High Dimensional Data Analysis: Integrating Submodels


Ahmed S. E. , YÜZBAŞI B.

BIG AND COMPLEX DATA ANALYSIS: METHODOLOGIES AND APPLICATIONS, ss.285-304, 2017 (SCI İndekslerine Giren Dergi) identifier

  • Cilt numarası:
  • Basım Tarihi: 2017
  • Doi Numarası: 10.1007/978-3-319-41573-4_14
  • Dergi Adı: BIG AND COMPLEX DATA ANALYSIS: METHODOLOGIES AND APPLICATIONS
  • Sayfa Sayıları: ss.285-304

Özet

We consider an efficient prediction in sparse high dimensional data. In high dimensional data settings where d >> n, many penalized regularization strategies are suggested for simultaneous variable selection and estimation. However, different strategies yield a different submodel with d(i) < n, where di represents the number of predictors included in ith submodel. Some procedures may select a submodel with a larger number of predictors than others. Due to the trade-off between model complexity and model prediction accuracy, the statistical inference of model selection becomes extremely important and challenging in high dimensional data analysis.

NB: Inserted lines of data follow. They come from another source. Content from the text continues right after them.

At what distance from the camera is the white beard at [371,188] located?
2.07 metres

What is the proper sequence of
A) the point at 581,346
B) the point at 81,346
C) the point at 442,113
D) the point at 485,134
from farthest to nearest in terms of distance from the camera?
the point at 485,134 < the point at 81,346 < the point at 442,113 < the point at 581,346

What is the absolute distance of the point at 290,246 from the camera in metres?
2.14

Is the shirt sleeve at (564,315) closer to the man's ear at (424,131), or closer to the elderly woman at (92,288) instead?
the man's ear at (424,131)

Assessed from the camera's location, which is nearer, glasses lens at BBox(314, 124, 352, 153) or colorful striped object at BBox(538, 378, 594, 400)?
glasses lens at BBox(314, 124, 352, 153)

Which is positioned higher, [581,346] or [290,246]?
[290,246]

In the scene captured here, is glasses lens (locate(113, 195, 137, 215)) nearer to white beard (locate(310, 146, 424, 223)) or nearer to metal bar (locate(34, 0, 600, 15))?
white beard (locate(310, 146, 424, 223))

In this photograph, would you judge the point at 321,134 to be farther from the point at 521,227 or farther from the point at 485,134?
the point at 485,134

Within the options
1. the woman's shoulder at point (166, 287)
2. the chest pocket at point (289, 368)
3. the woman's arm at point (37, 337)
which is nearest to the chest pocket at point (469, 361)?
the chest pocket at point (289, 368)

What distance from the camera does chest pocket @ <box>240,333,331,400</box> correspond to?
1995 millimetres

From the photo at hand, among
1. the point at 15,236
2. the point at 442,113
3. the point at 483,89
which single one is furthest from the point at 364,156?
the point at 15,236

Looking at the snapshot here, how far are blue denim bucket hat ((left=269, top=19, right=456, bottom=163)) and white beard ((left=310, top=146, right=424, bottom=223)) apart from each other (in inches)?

For this reason we suggest shrinkage and pretest strategies to improve the prediction performance of two selected submodels. Such a pretest and shrinkage strategy is constructed by shrinking an overfitted model estimator in the direction of an underfitted model estimator. The numerical studies indicate that our post-selection pretest and shrinkage strategy improved the prediction performance of selected submodels.